Reading passage ->

- - -

In this study, we combine whole genome sequencing with proteomic data to discover pQTLs and link these to clinically-relevant traits. Those pQTLs described in this work that could unambiguously be ascribed to a gene are involved in multiple overlapping pathways, such as inflammation and immune response (Supplementary Text).

Several of the interactions described in this manuscript involve proteins that are either dysregulated in cardiometabolic disease or actively being investigated as therapeutic targets. For example, the AXL/GAS6 pathway is generally associated with conditions of injury, inflammation, and repair, and signaling is downregulated in multiple chronic inflammation and autoimmune disorders [39]. Over 50 drugs targeting this system have been developed, both in the form of signaling inhibitors and activators such as recombinant GAS6 for the treatment of MS [40]. The axis has been described as an important pathogenic mechanism for cardiovascular and renal complications associated with diabetes [41], and GAS6 is dysregulated in type 2 diabetes (T2D) [42]. Similarly, for the CCL5/ACKR1 receptor/ligand pair, one of the conditioned signals (rs12075) colocalises with a GWAS hit for glycated hemoglobin with consistent direction of effect (Supplementary Table 6). CCL5 directly affects insulin signalling [43], and aggravates inflammatory responses in adipocytes, causing insulin resistance and obesity [44].

- - -

Exercise brief ->
Using the pQTL passage, answer these questions:
1. What two kinds of data does the study combine?
2. How many drugs targeting the AXL/GAS6 system have been developed?
3. Which conditioned signal for the CCL5/ACKR1 pair colocalises with a GWAS hit for glycated hemoglobin?

Source records
- - -

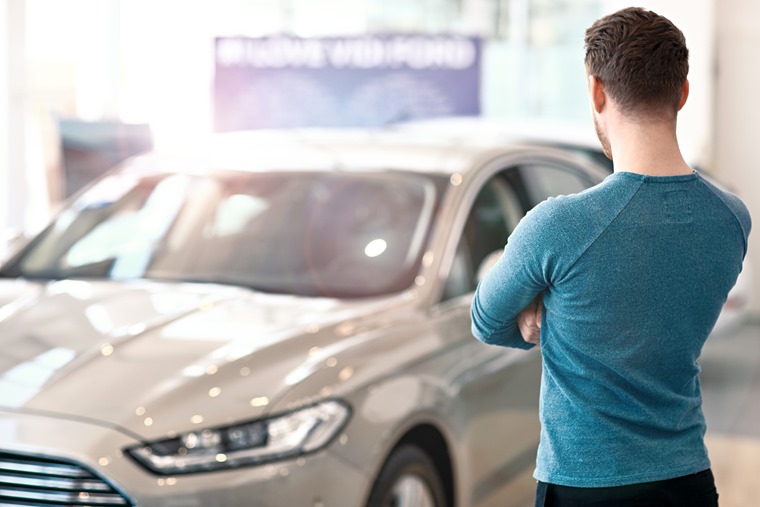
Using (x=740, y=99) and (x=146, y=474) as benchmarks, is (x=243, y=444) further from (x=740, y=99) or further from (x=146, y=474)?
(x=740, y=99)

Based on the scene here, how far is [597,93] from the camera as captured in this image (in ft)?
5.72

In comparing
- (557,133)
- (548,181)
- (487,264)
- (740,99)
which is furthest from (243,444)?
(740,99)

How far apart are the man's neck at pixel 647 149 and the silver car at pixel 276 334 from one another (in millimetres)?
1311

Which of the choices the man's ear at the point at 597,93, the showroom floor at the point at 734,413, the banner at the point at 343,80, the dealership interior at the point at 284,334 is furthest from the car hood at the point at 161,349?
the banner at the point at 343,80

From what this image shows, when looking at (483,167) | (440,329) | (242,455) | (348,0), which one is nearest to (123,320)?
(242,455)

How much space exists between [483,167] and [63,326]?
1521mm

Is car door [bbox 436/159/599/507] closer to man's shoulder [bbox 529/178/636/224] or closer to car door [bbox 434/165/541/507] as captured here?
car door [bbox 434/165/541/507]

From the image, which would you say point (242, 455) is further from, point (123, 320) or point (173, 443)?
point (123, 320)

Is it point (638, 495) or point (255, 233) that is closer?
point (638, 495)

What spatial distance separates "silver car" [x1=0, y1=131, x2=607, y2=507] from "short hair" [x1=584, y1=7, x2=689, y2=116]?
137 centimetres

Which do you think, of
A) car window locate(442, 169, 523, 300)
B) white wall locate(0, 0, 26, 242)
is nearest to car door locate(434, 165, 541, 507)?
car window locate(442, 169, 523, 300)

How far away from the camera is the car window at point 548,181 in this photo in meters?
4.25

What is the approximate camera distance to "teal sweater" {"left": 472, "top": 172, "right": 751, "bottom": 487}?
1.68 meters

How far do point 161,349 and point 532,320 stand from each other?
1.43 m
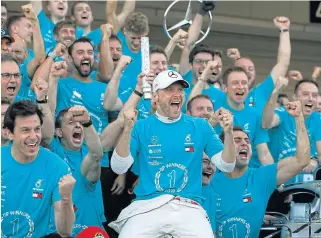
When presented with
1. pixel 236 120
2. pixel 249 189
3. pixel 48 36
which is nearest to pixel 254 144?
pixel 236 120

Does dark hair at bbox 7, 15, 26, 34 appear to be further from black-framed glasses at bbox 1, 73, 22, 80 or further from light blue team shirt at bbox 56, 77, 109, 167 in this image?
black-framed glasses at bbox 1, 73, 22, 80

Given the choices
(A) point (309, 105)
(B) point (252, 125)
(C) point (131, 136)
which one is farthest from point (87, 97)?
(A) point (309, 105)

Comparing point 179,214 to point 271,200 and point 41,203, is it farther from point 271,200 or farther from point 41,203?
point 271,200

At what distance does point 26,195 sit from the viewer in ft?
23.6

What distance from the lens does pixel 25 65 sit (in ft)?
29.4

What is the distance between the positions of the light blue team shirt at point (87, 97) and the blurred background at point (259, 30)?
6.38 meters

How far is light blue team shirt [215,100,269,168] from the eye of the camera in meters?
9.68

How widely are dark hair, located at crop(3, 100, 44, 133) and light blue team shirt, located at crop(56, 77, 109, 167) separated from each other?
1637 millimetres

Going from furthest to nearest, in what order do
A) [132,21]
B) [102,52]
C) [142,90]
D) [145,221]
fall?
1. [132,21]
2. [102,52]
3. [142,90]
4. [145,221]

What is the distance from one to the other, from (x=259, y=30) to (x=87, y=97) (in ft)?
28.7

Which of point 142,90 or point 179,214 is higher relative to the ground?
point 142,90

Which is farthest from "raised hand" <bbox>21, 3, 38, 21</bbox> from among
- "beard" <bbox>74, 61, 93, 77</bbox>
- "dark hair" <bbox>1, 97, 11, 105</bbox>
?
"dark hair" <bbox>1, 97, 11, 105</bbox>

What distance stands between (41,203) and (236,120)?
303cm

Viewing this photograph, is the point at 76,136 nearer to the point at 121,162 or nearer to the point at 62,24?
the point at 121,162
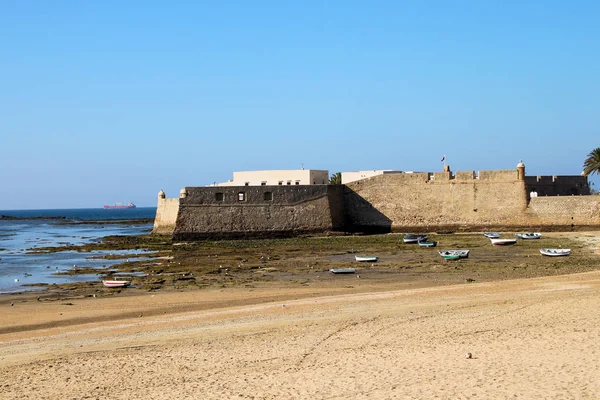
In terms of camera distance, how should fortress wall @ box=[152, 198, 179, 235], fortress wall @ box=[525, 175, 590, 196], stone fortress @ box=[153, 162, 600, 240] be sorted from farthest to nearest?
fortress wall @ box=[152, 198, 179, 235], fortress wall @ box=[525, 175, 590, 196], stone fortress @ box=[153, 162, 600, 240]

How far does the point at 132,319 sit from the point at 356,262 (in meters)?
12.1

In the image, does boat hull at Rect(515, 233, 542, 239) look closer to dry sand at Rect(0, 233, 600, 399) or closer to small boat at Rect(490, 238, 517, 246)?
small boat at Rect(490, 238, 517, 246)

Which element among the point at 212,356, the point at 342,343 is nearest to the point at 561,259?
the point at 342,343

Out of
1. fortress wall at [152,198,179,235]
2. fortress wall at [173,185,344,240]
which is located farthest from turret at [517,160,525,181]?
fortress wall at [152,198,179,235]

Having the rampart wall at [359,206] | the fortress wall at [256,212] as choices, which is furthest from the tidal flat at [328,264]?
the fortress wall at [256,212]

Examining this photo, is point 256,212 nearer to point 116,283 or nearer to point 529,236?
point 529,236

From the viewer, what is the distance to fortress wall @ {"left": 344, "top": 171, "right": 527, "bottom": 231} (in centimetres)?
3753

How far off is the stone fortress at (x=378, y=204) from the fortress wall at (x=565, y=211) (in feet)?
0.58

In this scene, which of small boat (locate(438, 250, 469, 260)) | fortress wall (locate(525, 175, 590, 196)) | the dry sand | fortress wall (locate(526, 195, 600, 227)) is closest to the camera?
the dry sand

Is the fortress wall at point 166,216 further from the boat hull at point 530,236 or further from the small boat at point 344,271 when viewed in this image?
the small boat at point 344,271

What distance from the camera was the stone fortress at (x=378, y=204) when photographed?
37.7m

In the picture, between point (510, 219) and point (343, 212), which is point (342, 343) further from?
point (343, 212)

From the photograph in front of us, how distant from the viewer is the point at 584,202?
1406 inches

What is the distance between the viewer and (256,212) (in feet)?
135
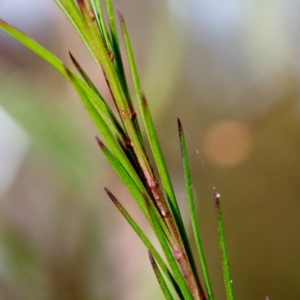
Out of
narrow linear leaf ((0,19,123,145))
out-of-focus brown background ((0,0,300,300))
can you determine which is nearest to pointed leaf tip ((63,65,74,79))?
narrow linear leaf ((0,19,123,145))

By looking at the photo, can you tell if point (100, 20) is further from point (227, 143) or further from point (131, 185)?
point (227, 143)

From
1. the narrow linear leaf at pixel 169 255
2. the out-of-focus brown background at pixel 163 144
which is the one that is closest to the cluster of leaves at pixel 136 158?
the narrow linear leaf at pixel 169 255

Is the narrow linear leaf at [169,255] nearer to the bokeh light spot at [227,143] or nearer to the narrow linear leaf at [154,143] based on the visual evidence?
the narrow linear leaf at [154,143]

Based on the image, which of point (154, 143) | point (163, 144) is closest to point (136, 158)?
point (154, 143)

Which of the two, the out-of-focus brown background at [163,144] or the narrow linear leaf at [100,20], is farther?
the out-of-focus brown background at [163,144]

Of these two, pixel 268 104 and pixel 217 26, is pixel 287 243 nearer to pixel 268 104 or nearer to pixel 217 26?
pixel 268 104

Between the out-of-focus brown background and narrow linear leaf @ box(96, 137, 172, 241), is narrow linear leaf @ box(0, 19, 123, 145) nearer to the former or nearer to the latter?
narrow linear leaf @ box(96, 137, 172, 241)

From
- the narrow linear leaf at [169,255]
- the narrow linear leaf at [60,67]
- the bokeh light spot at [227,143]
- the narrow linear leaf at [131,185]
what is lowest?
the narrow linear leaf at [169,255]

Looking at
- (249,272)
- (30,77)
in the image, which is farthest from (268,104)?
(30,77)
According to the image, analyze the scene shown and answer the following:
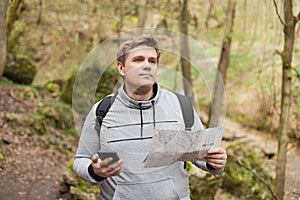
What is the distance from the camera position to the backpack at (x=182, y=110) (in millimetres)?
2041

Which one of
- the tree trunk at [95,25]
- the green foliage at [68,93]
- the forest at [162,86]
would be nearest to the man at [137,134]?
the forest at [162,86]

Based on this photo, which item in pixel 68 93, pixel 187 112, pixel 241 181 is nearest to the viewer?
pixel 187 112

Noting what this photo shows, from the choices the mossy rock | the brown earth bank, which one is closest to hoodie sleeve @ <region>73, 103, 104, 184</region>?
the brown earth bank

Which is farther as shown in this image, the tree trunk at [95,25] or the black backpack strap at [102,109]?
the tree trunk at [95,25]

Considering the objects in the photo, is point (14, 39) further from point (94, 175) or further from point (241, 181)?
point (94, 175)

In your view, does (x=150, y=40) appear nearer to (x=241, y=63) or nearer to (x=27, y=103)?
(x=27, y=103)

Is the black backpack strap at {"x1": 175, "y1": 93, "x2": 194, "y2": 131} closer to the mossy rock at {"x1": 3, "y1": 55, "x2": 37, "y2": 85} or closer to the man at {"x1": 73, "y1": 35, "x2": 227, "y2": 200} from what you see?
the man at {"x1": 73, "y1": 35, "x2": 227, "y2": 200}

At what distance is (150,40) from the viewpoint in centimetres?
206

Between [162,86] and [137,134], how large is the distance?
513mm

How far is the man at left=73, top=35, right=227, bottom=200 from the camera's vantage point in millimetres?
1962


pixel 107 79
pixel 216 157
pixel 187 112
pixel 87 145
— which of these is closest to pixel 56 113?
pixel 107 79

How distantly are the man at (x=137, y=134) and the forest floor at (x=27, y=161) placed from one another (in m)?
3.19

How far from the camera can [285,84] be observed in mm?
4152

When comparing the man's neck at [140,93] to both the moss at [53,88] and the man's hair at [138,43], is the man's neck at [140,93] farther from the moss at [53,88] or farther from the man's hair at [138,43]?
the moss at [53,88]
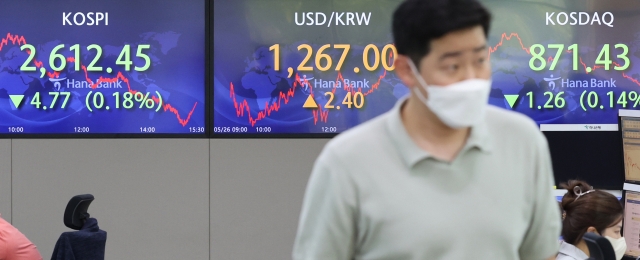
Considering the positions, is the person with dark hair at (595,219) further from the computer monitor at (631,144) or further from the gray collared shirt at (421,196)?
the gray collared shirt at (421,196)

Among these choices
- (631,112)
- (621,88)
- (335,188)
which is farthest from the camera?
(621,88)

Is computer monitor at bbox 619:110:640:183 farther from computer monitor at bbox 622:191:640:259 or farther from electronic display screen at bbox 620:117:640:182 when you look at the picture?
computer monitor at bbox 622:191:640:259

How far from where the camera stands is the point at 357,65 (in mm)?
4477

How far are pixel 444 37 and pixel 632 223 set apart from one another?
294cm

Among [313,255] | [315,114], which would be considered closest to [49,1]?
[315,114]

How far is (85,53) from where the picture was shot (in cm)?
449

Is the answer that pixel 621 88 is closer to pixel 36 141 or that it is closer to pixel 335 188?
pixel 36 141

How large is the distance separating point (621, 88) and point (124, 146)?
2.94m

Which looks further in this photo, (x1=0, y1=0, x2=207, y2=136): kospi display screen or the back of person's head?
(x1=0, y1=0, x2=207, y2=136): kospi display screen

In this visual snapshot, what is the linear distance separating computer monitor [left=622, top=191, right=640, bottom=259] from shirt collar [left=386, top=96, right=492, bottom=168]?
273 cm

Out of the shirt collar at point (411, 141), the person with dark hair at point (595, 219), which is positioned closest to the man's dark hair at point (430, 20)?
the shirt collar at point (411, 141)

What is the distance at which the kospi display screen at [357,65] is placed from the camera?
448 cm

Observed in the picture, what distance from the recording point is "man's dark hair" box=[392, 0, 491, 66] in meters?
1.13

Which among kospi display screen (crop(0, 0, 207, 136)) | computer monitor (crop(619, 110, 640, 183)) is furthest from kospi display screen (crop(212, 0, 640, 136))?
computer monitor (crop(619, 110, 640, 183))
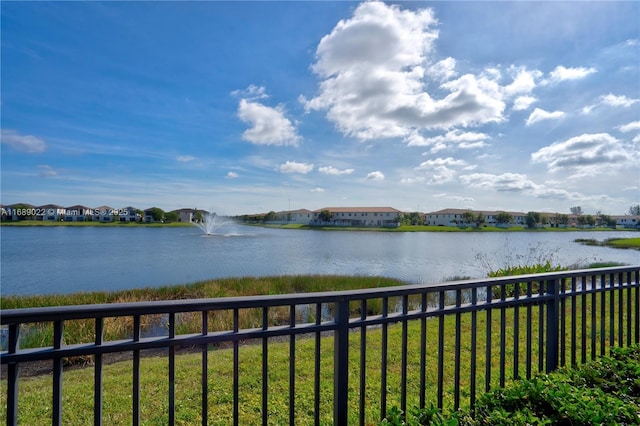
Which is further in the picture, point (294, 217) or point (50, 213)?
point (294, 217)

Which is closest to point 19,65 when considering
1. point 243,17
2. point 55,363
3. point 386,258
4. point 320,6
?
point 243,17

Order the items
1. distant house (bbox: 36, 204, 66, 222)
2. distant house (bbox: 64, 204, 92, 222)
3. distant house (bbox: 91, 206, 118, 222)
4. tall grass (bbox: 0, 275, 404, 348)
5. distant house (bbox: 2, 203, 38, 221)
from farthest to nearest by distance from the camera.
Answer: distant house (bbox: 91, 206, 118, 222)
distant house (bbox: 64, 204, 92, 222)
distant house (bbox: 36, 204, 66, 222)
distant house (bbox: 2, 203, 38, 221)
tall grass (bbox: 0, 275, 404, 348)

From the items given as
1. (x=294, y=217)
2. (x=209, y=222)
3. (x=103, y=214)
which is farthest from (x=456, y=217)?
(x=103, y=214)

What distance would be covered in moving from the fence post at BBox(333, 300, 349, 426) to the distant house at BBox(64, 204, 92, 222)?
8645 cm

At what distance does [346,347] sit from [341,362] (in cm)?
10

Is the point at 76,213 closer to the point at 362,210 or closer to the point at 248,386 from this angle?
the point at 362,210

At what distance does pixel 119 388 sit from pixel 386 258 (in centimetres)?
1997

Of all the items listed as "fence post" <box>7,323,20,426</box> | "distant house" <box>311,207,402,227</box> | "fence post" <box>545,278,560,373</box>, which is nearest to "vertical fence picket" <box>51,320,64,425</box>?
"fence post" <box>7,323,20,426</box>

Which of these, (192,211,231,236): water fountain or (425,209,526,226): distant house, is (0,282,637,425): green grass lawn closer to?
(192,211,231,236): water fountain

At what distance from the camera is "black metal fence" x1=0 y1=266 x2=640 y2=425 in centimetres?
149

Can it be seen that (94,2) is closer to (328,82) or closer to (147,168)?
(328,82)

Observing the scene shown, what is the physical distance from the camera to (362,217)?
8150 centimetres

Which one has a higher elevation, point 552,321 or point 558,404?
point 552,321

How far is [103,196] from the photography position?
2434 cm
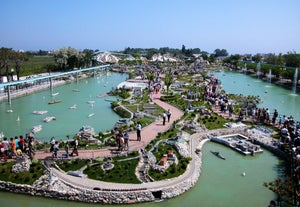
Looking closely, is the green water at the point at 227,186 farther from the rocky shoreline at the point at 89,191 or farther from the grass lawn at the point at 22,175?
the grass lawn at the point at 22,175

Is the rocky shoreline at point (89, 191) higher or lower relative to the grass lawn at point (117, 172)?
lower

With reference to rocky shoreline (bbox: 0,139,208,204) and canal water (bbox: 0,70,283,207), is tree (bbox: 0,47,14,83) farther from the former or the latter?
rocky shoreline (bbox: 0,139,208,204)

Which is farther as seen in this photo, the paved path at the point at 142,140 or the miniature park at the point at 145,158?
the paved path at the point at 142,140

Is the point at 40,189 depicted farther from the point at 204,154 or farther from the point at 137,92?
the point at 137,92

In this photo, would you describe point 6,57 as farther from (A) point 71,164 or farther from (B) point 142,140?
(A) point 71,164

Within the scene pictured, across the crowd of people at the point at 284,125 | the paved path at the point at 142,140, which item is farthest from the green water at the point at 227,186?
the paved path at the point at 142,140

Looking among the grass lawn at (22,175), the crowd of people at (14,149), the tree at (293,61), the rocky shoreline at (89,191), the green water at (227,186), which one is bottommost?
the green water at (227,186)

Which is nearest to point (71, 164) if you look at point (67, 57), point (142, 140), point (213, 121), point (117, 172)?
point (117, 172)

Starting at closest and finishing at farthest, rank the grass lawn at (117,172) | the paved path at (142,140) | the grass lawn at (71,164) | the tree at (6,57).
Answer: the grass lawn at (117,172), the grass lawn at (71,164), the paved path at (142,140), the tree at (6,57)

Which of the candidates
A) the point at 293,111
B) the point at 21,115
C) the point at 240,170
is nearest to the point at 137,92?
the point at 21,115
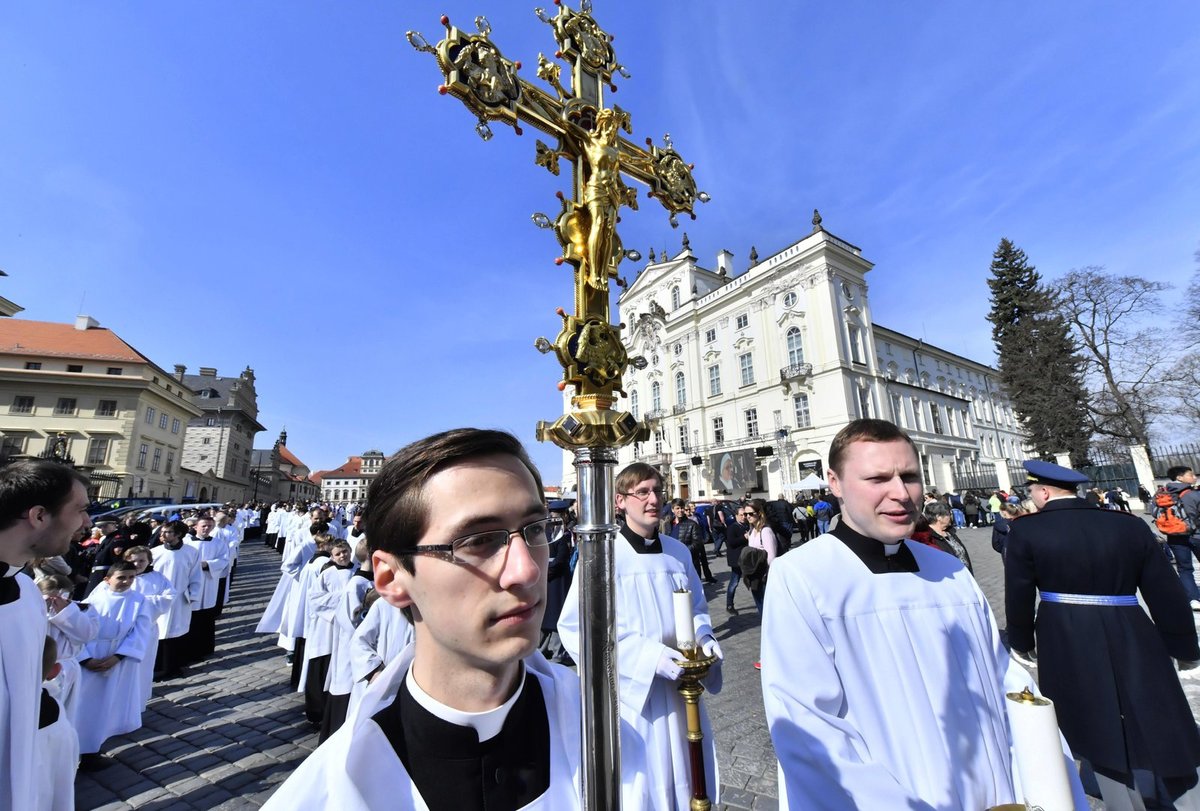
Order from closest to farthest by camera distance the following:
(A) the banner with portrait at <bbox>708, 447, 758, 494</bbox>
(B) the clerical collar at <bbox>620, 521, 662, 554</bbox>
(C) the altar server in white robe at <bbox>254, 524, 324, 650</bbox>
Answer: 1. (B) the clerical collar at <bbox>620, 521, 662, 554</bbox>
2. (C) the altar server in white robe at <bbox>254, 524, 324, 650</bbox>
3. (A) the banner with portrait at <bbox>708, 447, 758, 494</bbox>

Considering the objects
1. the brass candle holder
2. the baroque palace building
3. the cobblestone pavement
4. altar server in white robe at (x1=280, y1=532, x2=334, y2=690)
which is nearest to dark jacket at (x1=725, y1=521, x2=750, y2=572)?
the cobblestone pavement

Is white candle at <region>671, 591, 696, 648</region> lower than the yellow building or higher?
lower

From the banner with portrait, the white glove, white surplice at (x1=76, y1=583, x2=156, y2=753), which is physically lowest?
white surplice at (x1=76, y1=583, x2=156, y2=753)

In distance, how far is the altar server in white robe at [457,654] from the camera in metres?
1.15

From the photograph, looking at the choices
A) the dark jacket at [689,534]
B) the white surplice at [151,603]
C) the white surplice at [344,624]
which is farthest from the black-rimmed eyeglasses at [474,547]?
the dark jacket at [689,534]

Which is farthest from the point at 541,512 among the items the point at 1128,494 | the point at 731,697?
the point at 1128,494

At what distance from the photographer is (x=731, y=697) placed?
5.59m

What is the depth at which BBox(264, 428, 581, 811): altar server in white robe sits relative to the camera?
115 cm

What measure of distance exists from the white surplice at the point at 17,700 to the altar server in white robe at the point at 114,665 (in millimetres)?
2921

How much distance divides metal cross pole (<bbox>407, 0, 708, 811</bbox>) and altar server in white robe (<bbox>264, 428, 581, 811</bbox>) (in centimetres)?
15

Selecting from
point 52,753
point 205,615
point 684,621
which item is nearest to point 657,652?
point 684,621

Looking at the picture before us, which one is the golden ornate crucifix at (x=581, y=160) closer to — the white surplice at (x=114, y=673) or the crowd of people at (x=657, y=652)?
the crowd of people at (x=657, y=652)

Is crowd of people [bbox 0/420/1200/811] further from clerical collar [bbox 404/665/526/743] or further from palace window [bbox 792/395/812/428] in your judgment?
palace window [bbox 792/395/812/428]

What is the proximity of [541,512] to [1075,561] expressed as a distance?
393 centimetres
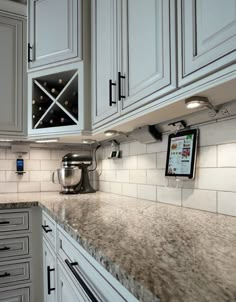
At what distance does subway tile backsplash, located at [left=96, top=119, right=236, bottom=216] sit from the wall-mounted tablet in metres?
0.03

- - -

Response below ->
1. Whole genome sequencing and proteomic data.
2. Over 50.
3. rs12075.